> Задание
Перепишите весь приведённый ниже материал, заменив «scooter seat» на «scooter saddle» и оставив всё остальное без изменений. Картинки в ответ не включайте.
******************************
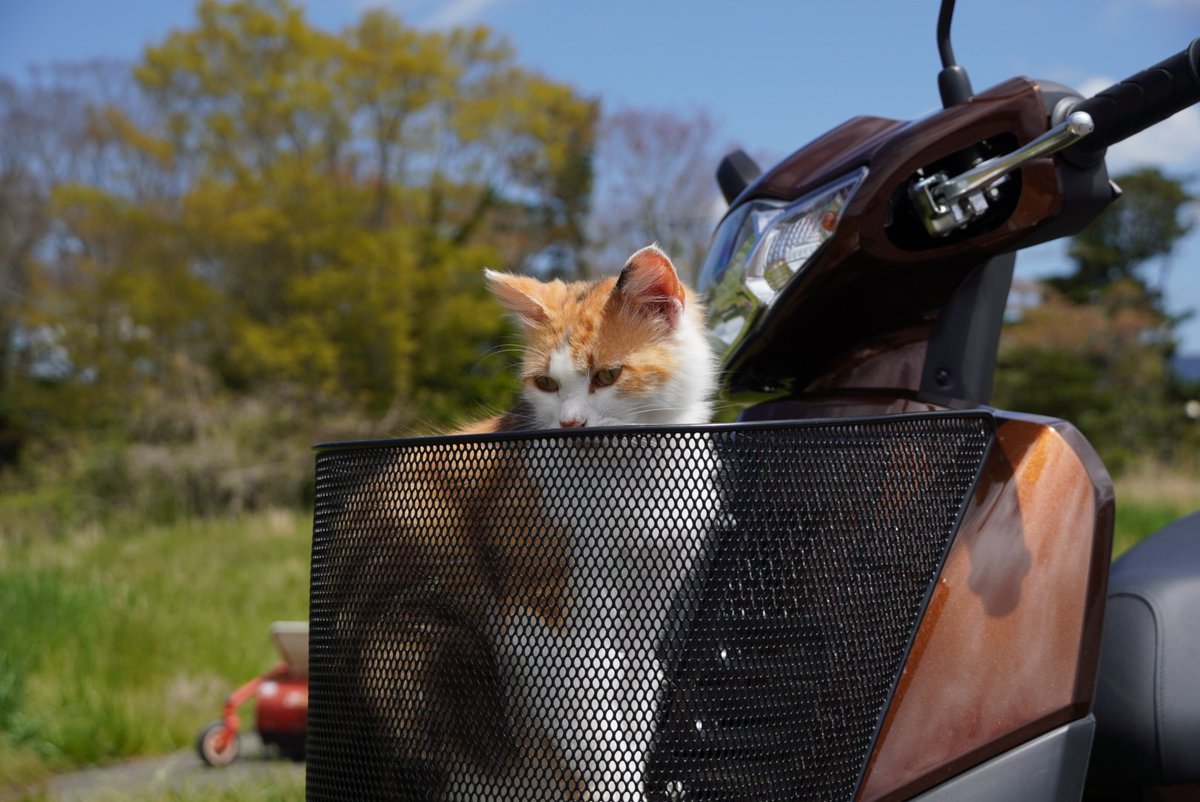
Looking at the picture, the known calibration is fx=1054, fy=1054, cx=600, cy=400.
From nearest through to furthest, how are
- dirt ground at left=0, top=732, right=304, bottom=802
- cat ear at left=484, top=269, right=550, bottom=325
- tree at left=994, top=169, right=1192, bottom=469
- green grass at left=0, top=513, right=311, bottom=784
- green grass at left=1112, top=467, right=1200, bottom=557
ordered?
cat ear at left=484, top=269, right=550, bottom=325 → dirt ground at left=0, top=732, right=304, bottom=802 → green grass at left=0, top=513, right=311, bottom=784 → green grass at left=1112, top=467, right=1200, bottom=557 → tree at left=994, top=169, right=1192, bottom=469

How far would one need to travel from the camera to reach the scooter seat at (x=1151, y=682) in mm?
1082

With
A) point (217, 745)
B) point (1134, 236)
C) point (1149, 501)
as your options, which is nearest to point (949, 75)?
point (217, 745)

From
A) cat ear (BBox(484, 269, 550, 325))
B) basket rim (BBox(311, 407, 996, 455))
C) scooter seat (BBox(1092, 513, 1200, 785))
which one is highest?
cat ear (BBox(484, 269, 550, 325))

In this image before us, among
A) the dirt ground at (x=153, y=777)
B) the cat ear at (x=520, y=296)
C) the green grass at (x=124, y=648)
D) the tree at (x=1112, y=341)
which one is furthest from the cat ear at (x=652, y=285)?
the tree at (x=1112, y=341)

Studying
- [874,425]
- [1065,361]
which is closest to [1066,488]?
[874,425]

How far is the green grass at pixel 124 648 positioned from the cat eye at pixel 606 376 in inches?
93.4

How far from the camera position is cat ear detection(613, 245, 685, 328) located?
1.21 m

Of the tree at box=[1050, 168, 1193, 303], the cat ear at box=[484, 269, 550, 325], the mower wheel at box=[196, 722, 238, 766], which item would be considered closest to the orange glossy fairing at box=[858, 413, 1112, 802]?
the cat ear at box=[484, 269, 550, 325]

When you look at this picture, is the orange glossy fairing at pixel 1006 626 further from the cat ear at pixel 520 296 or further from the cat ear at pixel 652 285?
the cat ear at pixel 520 296

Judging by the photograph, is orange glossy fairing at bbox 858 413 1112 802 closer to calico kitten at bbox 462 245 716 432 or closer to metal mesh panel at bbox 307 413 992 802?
metal mesh panel at bbox 307 413 992 802

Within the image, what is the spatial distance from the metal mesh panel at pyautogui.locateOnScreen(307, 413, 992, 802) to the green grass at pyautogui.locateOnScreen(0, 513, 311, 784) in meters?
2.52

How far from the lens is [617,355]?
1.29m

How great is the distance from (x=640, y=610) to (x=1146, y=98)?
67cm

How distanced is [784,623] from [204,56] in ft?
52.1
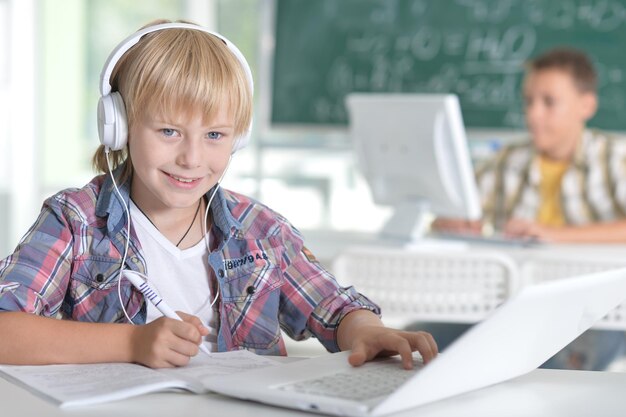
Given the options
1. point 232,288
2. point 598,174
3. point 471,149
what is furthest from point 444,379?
point 471,149

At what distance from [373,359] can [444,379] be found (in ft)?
0.74

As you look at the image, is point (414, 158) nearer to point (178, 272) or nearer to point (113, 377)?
point (178, 272)

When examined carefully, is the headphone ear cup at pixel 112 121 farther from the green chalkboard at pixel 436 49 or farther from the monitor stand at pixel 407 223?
the green chalkboard at pixel 436 49

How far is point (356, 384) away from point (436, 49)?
3508 millimetres

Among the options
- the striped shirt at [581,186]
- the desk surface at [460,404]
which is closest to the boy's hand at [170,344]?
the desk surface at [460,404]

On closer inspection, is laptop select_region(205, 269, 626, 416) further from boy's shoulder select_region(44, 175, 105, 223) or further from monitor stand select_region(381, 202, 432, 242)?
monitor stand select_region(381, 202, 432, 242)

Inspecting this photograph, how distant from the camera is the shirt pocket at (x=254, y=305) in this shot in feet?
4.59

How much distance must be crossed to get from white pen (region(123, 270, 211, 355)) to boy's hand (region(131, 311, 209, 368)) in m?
0.06

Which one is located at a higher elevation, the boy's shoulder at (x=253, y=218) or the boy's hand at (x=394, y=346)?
the boy's shoulder at (x=253, y=218)

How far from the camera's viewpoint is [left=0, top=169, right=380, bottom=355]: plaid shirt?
51.0 inches

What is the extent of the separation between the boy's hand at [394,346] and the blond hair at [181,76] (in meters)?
0.39

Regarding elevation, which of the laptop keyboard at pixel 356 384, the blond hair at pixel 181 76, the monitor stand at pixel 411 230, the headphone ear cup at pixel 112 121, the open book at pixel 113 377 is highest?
the blond hair at pixel 181 76

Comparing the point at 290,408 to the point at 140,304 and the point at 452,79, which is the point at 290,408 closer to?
the point at 140,304

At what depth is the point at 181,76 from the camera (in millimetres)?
1321
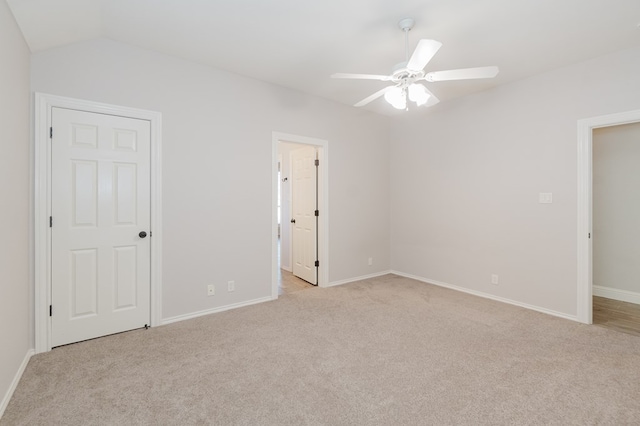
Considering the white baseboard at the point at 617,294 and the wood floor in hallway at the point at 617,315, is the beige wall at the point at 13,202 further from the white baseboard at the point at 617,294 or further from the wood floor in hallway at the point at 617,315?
the white baseboard at the point at 617,294

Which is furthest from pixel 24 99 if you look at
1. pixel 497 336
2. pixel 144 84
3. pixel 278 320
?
pixel 497 336

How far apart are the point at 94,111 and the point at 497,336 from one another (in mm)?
4259

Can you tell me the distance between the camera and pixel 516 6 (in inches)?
87.6

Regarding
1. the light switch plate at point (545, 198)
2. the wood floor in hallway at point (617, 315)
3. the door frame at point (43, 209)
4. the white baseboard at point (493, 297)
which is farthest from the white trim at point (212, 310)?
the wood floor in hallway at point (617, 315)

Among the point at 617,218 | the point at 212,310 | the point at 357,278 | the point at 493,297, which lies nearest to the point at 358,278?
the point at 357,278

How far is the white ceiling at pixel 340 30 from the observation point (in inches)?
87.1

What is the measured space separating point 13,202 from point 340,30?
9.20 ft

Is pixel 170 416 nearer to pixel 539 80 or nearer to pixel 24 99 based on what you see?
pixel 24 99

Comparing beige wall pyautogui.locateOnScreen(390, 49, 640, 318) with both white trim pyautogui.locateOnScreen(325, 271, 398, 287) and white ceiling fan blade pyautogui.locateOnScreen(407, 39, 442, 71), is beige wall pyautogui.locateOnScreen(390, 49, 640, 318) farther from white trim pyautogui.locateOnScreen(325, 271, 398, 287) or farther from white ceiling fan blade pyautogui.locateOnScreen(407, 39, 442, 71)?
white ceiling fan blade pyautogui.locateOnScreen(407, 39, 442, 71)

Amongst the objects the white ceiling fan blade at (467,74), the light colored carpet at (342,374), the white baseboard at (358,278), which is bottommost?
the light colored carpet at (342,374)

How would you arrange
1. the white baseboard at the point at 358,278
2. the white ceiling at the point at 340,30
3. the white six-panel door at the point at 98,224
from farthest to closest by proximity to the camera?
the white baseboard at the point at 358,278 < the white six-panel door at the point at 98,224 < the white ceiling at the point at 340,30

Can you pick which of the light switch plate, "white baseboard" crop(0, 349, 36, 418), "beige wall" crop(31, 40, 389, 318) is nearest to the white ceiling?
******************************
> Ответ
Looking at the picture, the known calibration is fx=1054, fy=1054, cx=600, cy=400.
From nearest through to furthest, how are
- dirt ground at left=0, top=732, right=304, bottom=802
- cat ear at left=484, top=269, right=550, bottom=325
- tree at left=994, top=169, right=1192, bottom=469
- green grass at left=0, top=513, right=311, bottom=784
- green grass at left=1112, top=467, right=1200, bottom=557
ordered?
cat ear at left=484, top=269, right=550, bottom=325 → dirt ground at left=0, top=732, right=304, bottom=802 → green grass at left=0, top=513, right=311, bottom=784 → green grass at left=1112, top=467, right=1200, bottom=557 → tree at left=994, top=169, right=1192, bottom=469

How far would one need to travel from the camera to reach the scooter saddle at (x=1151, y=682) in mm?
1082

With
A) point (217, 745)
B) point (1134, 236)
C) point (1149, 501)
as your options, which is nearest to point (949, 75)?
point (217, 745)

From
A) cat ear (BBox(484, 269, 550, 325))
B) basket rim (BBox(311, 407, 996, 455))
C) scooter saddle (BBox(1092, 513, 1200, 785))
which one is highest?
cat ear (BBox(484, 269, 550, 325))

In this image before us, among
A) the dirt ground at (x=153, y=777)
B) the cat ear at (x=520, y=296)
C) the green grass at (x=124, y=648)
D) the tree at (x=1112, y=341)
which one is furthest from the cat ear at (x=652, y=285)?
the tree at (x=1112, y=341)

Studying
- [874,425]
- [1065,361]
which is closest to [1066,488]?
[874,425]

How far is the green grass at pixel 124 648 positioned from the cat eye at pixel 606 376 in inches?
93.4

How far from the camera position is cat ear detection(613, 245, 685, 328) located?
1.21 m

Of the tree at box=[1050, 168, 1193, 303], the cat ear at box=[484, 269, 550, 325], the mower wheel at box=[196, 722, 238, 766], which item would be considered closest to the orange glossy fairing at box=[858, 413, 1112, 802]?
the cat ear at box=[484, 269, 550, 325]

When you look at this picture, is the orange glossy fairing at pixel 1006 626 further from the cat ear at pixel 520 296 or further from the cat ear at pixel 652 285?
the cat ear at pixel 520 296

Judging by the photograph, is orange glossy fairing at bbox 858 413 1112 802 closer to calico kitten at bbox 462 245 716 432 or closer to metal mesh panel at bbox 307 413 992 802?
metal mesh panel at bbox 307 413 992 802

Within the image, what is the spatial distance from the metal mesh panel at pyautogui.locateOnScreen(307, 413, 992, 802) to the green grass at pyautogui.locateOnScreen(0, 513, 311, 784) in meters?
2.52

How far from the lens is [617,355]?
1.29m

How great is the distance from (x=640, y=610) to (x=1146, y=98)?
67cm

How distanced is [784,623] from [204,56] in ft?
52.1
Given the options
1. point 232,288
2. point 598,174
3. point 471,149
what is furthest from point 444,379?
point 471,149

At what distance from [373,359] can [444,379] be found (in ft)?
0.74

As you look at the image, is point (414, 158) nearer to point (178, 272) or nearer to point (113, 377)?
point (178, 272)

When examined carefully, is the headphone ear cup at pixel 112 121 farther from the green chalkboard at pixel 436 49 or farther from the monitor stand at pixel 407 223?
the green chalkboard at pixel 436 49

How far is point (356, 384) away from point (436, 49)?
3508 millimetres

Among the options
- the striped shirt at [581,186]
- the desk surface at [460,404]
which is closest to the boy's hand at [170,344]?
the desk surface at [460,404]

On closer inspection, is laptop select_region(205, 269, 626, 416) further from boy's shoulder select_region(44, 175, 105, 223) or further from monitor stand select_region(381, 202, 432, 242)?
monitor stand select_region(381, 202, 432, 242)

Inspecting this photograph, how distant from the camera is the shirt pocket at (x=254, y=305) in this shot in feet?
4.59

How much distance must be crossed to get from white pen (region(123, 270, 211, 355)) to boy's hand (region(131, 311, 209, 368)) in m?
0.06

Which one is located at a higher elevation, the boy's shoulder at (x=253, y=218) or the boy's hand at (x=394, y=346)?
the boy's shoulder at (x=253, y=218)

How far from the camera's viewpoint is [left=0, top=169, right=380, bottom=355]: plaid shirt?
51.0 inches

What is the extent of the separation between the boy's hand at [394,346] and the blond hair at [181,76] (in meters)?
0.39

Regarding elevation, which of the laptop keyboard at pixel 356 384, the blond hair at pixel 181 76, the monitor stand at pixel 411 230, the headphone ear cup at pixel 112 121, the open book at pixel 113 377 is highest?
the blond hair at pixel 181 76

Comparing the point at 290,408 to the point at 140,304 and the point at 452,79, which is the point at 290,408 closer to?
the point at 140,304

At what depth is the point at 181,76 from the camera (in millimetres)?
1321
Considering the white baseboard at the point at 617,294 and the wood floor in hallway at the point at 617,315, is the beige wall at the point at 13,202 further from the white baseboard at the point at 617,294 or further from the wood floor in hallway at the point at 617,315?
the white baseboard at the point at 617,294

Which is furthest from pixel 24 99 if you look at
1. pixel 497 336
2. pixel 144 84
3. pixel 278 320
?
pixel 497 336

How far apart are the point at 94,111 and the point at 497,336 from one another (in mm)?
4259

Can you tell me the distance between the camera and pixel 516 6 (in inches)?
87.6

Regarding
1. the light switch plate at point (545, 198)
2. the wood floor in hallway at point (617, 315)
3. the door frame at point (43, 209)
4. the white baseboard at point (493, 297)
which is farthest from the white trim at point (212, 310)?
the wood floor in hallway at point (617, 315)

Among the point at 617,218 | the point at 212,310 | the point at 357,278 | the point at 493,297, which lies nearest to the point at 358,278?
the point at 357,278

How far is the white ceiling at pixel 340 30 from the observation point (in inches)?
87.1

What is the measured space separating point 13,202 from point 340,30?
9.20 ft

Is pixel 170 416 nearer to pixel 539 80 or nearer to pixel 24 99 based on what you see?
pixel 24 99

Comparing beige wall pyautogui.locateOnScreen(390, 49, 640, 318) with both white trim pyautogui.locateOnScreen(325, 271, 398, 287) and white ceiling fan blade pyautogui.locateOnScreen(407, 39, 442, 71), is beige wall pyautogui.locateOnScreen(390, 49, 640, 318) farther from white trim pyautogui.locateOnScreen(325, 271, 398, 287) or farther from white ceiling fan blade pyautogui.locateOnScreen(407, 39, 442, 71)?
white ceiling fan blade pyautogui.locateOnScreen(407, 39, 442, 71)

Amongst the objects the white ceiling fan blade at (467,74), the light colored carpet at (342,374), the white baseboard at (358,278), which is bottommost?
the light colored carpet at (342,374)

How would you arrange
1. the white baseboard at the point at 358,278
2. the white ceiling at the point at 340,30
3. the white six-panel door at the point at 98,224
from farthest to closest by proximity to the camera?
the white baseboard at the point at 358,278 < the white six-panel door at the point at 98,224 < the white ceiling at the point at 340,30

Can you pick which of the light switch plate, "white baseboard" crop(0, 349, 36, 418), "beige wall" crop(31, 40, 389, 318) is nearest to the white ceiling?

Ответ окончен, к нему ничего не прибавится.